Fiction Excerpt: “The Loiterer in the Lobby”

Fiction Excerpt: “The Loiterer in the Lobby”

By Michael Kaufmann and Mark McLaughlin

Illustrated by Bernie Mirault
from Black Gate 4, copyright © 2002 by New Epoch Press. All rights Reserved.

In my maddened ears still echoes the clickety-clack of frenzied digits pounding away at off-brand keyboards, and the drone of vile voices muttering strange litanies over static-ridden intercoms. When I close my eyes, I can see the furtive greenish glow of uncouth computer screens, and surely I can still smell the brain-blasting bitterness of simmering coffee-pots, whose contents were fresh back when the Earth was young. Strange are the ways of the Ancient Gods, but stranger still are the memos of hell-spawned office managers.

But let me start my story at the point most advantageous to the telling of all tales of extra-dimensional horror: the beginning. My name is Nathaniel Whereabouts, and in the Summer of 200-, I moved to the city of Arkham to attend Miskatonic University, to pursue a double major in Quasi-Religious Sociology and Quantum Metaphysics. But mine was not a rich family, and my scholarship funds began to dwindle at any astonishing rate.

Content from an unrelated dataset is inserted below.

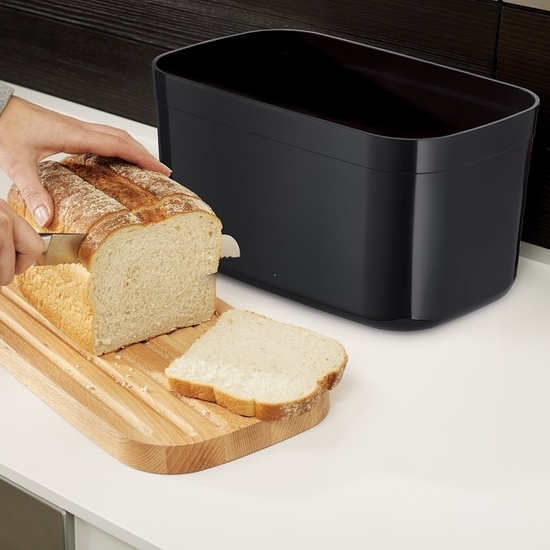 Хлебница пластиковая с разделочной доской Joseph Joseph Bread Bin 1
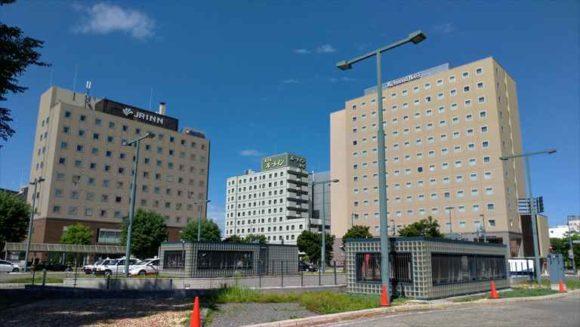 JR帯広駅北口前から見えるホテル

One especially chill October morning, while reading the Arkham Coupon-Clipper, I happened to notice an ad that promised to augment my precarious finances:

NEED CASH? Available most evenings? Well-groomed? Professional manner? Quick typist? Computer skills? Interested in extra-dimensional devil-gods? Steady work is just a phone call away!

This was followed by a local number. Yes, I needed cash — desperately. And I was a quick typist, available most evenings, well-groomed, professional, and well-versed in all matters computer-oriented. And I thought extra-dimensional devil-gods were pretty darned interesting, too. In short, I felt I was a surefire candidate for the opportunity at hand.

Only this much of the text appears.